Here is a picture of the result (pre-ironing):


They do stand up! Or rather, did. After I wore them for a day they've relaxed a bit. They no longer stand up by themselves, but they still do give that nice crinkling/swishing sound when I walk.

As you probably remember from my last post, I have a sewing wish-list that I'm trying to get done by the end of the year. I haven't progressed much on it so far, I only have my next pair of drawers cut out. I have, however added something else to the list.


Ta-da! From what I've been able to figure out, it's from the last 1950's to early 1960's. I'm going to make the middle version but in black. Black dresses are easily dressed up or down and they go with almost anything, accessory-wise. I am hoping to get my crinoline re-made before I start on this dress. Foundations first! :)

As for my blue medieval dress, I am debating if I should hem it with a facing or not. I also might put a baleyeuse on it, though just a small one, as they're not really period-correct for the medieval times. You can click to read more about baleyeuses here. I do want something to keep my train from getting dirty. The alternative would be to create a very long hem facing which would be harder to keep clean, as you would have to unstitch it for cleaning as opposed to unbuttoning it and throwing it in the washer like with a baleyeuse.

Hope you're staying warm!





Thursday, January 2, 2014

Sewing Goals for 2014

Happy New Year!

I thought I would put down my sewing goals for 2014, then at the end of the year, we'll see how many I finished.


  • First on my list: finish my blue medieval dress! All that needs to be done is to hem it, since I was able to sew the trim on last week when the power was out. Any tips for hemming a dress with a train?





  • Start and finish my blue wool 1900's swimsuit.







  • Start and finish my 1860's work dress...







  • ...and make an apron for it!


  • Make more petticoats! One can never have too many petticoats. I have three right now - two cotton I wear over my hoops and one flannel that I've only worn in wintertime. My goal is to make at least two more before reenacting season starts in May.

  • Make another chemise and another pair of split drawers. Because it's just silly to have more dresses than you have undergarments. :)

  • Make a corded petticoat for myself and starch it for ultimate stiffness! Also, I'm working on starching my current petticoats, but it requires a trip to the store to buy more corn starch.
1903


  • I also have several yards of the fabric on the right.
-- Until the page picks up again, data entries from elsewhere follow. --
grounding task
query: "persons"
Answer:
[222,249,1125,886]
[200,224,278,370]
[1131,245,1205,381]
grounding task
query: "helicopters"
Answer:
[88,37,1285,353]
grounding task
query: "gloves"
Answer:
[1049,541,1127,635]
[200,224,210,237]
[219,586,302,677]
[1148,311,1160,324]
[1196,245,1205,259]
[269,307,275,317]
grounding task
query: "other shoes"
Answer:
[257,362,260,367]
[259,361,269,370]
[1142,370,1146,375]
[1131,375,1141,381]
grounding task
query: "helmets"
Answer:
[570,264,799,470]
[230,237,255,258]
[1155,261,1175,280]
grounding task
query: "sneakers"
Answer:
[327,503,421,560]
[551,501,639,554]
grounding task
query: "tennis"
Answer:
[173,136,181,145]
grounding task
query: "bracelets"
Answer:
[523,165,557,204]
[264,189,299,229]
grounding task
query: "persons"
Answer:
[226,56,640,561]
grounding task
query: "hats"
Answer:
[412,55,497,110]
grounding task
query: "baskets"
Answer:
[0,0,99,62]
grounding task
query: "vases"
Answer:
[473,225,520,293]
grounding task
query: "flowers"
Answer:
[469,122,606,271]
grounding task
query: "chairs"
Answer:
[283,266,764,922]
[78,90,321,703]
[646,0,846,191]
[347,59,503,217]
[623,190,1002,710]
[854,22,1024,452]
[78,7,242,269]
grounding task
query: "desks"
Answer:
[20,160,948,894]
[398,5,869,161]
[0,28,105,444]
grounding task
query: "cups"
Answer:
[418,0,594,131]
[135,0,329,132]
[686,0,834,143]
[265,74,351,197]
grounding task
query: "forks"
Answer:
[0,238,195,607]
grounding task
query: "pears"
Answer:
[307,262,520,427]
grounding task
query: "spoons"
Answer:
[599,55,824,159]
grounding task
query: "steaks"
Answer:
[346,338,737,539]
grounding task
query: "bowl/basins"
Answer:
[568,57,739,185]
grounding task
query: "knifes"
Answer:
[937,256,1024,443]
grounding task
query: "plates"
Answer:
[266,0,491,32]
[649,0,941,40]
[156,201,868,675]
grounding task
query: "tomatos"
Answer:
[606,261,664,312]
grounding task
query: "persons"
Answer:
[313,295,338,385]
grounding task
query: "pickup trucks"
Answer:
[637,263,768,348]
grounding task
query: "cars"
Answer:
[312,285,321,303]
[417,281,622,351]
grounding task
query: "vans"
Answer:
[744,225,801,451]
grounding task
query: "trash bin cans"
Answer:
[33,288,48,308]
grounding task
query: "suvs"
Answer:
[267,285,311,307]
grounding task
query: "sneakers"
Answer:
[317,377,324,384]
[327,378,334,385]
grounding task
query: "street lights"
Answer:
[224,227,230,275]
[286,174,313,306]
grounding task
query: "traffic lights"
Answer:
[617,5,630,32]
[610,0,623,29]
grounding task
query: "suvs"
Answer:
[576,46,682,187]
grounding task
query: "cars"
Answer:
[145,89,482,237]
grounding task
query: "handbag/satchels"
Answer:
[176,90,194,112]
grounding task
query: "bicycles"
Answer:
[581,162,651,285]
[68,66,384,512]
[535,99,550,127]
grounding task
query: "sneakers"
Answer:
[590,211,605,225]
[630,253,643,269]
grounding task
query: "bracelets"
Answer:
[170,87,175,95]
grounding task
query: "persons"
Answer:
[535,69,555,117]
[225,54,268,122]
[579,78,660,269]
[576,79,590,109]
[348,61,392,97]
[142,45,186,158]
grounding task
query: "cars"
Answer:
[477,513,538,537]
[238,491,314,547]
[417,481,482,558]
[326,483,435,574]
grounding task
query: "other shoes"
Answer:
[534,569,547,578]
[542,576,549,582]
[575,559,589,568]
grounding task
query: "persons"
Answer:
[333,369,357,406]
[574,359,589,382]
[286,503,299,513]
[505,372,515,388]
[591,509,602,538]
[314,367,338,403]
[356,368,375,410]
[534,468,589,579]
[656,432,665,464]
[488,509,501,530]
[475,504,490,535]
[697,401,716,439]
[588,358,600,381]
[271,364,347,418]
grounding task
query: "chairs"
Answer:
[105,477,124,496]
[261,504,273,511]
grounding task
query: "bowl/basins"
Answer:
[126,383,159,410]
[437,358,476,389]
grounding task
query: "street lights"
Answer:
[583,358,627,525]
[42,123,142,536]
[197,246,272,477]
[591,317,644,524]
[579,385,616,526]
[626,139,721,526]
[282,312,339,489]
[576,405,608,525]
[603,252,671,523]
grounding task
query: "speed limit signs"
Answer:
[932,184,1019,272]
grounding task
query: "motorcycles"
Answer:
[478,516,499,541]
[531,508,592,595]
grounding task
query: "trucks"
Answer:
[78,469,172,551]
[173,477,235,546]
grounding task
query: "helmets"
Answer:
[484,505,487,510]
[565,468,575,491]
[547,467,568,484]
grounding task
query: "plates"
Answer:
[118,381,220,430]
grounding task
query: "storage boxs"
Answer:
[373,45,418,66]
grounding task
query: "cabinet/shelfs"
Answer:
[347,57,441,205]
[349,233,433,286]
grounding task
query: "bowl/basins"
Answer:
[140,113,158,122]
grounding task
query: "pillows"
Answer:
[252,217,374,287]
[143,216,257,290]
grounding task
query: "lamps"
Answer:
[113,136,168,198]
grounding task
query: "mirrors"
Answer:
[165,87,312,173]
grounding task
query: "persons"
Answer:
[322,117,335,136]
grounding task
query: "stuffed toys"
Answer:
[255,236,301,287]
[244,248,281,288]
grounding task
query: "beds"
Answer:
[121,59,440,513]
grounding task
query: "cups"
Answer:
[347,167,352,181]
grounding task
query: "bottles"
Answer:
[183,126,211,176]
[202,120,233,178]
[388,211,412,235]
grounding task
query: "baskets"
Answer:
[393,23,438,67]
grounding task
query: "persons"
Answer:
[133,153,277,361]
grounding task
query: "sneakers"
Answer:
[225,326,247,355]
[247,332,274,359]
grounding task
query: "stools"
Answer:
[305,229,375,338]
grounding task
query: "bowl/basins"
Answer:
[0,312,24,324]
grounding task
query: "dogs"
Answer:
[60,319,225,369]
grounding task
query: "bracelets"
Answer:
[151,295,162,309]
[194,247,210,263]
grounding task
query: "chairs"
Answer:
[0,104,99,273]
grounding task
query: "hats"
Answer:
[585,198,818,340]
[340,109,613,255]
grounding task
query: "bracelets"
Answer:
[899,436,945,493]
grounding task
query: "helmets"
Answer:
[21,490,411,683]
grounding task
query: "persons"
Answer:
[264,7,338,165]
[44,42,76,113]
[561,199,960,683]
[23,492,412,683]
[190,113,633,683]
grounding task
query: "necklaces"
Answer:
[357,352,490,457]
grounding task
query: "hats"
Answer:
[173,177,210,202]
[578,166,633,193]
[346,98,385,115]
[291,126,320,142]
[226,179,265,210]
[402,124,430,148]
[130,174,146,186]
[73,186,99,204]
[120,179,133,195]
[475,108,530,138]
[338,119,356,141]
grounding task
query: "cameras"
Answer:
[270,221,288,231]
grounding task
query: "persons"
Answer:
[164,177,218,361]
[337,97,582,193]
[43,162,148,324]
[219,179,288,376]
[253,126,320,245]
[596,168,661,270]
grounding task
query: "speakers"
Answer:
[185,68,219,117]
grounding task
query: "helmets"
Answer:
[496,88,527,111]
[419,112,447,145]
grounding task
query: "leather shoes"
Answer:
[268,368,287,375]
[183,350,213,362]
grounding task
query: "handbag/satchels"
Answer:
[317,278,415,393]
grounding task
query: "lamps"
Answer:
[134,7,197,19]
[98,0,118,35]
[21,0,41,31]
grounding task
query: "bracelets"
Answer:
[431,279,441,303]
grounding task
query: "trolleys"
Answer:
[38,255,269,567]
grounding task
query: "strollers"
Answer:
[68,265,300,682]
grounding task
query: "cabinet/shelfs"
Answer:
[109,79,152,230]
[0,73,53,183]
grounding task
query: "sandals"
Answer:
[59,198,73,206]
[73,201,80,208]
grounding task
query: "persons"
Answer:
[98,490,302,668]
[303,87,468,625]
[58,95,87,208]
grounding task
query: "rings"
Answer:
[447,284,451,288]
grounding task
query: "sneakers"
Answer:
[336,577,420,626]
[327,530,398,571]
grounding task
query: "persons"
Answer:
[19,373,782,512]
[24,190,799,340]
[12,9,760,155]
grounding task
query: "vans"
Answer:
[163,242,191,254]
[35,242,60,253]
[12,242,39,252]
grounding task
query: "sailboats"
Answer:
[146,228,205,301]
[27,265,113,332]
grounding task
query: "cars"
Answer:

I was thinking of making a turn-of-the-century skirt out of it like the blue one in the picture on the left, but I may end up making a simple pleated skirt. I haven't had any luck finding a pattern so far and I don't think I'm talented enough to drape a pattern yet.




  • I also want to make a ruffled petticoat. Right now I wear two plain petticoats over my hoops, but I think it would look better if I added a ruffled one too. Now just to get enough white fabric... 


  • Speaking of big skirts,  number nine on my list is to remake a crinoline that I received for free. It's a size 4, which is most definitely not my size. I think I can mess around with it to make it work, however. Add a yoke perhaps, or lower the waistband. Which brings me to number ten:


  • A poodle skirt! What can I say? I've loved poodle skirts for a long time. Though if I make myself a poodle skirt, I think I'm going to have to have a pair of saddleback shoes to wear with it...




I think that's everything. I'm sure that I'll add more things to the list as the year goes on. So many time periods, so little time... My list leaves me at a total of thirteen projects. One sewing project a month sounds more than do-able!